** Opening Data for review block **
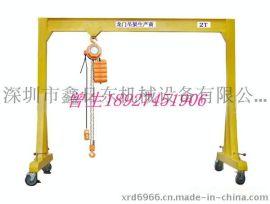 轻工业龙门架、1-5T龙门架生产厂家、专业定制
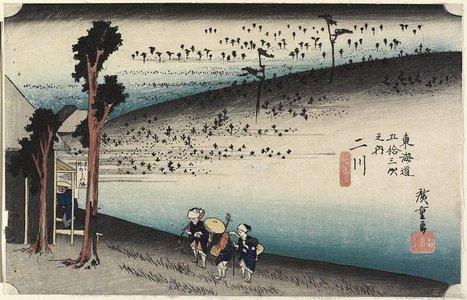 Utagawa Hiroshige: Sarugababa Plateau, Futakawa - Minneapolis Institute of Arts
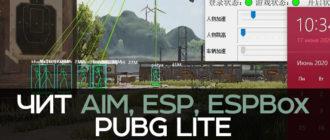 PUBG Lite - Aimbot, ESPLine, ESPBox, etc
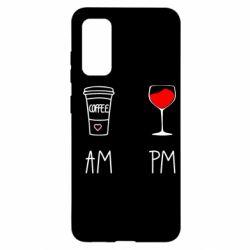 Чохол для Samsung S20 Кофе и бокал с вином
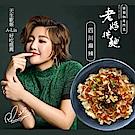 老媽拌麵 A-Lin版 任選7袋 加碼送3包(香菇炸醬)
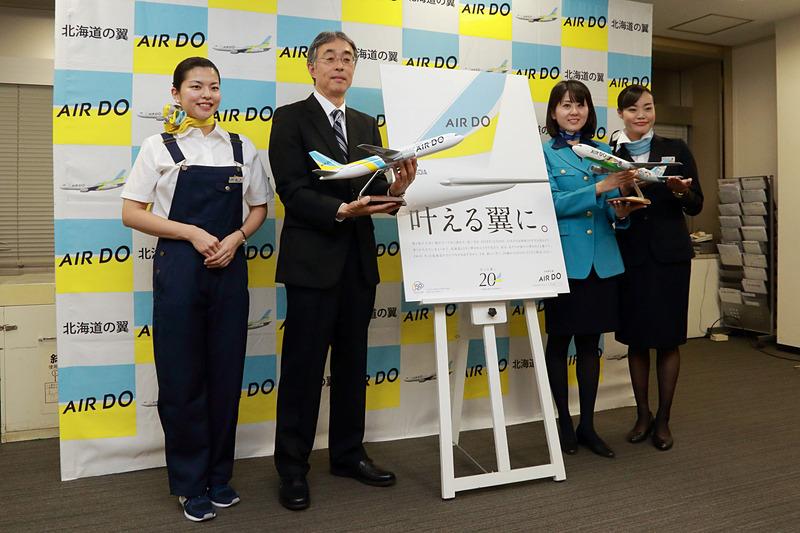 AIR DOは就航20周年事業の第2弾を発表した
** Closing Data for review block **
** Opening Data for review block **
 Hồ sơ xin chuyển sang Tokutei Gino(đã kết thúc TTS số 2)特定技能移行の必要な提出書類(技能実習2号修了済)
** Closing Data for review block **
◆ Exercise
Would you copy, word for word, only the lines above from the one containing "老媽拌麵 A-Lin版 任選7袋 加碼送3包(香菇炸醬)" through the one containing "AIR DOは就航20周年事業の第2弾を発表した", both included, and please leave out the pictures?

◆ Answer to this exercise
 老媽拌麵 A-Lin版 任選7袋 加碼送3包(香菇炸醬)
 AIR DOは就航20周年事業の第2弾を発表した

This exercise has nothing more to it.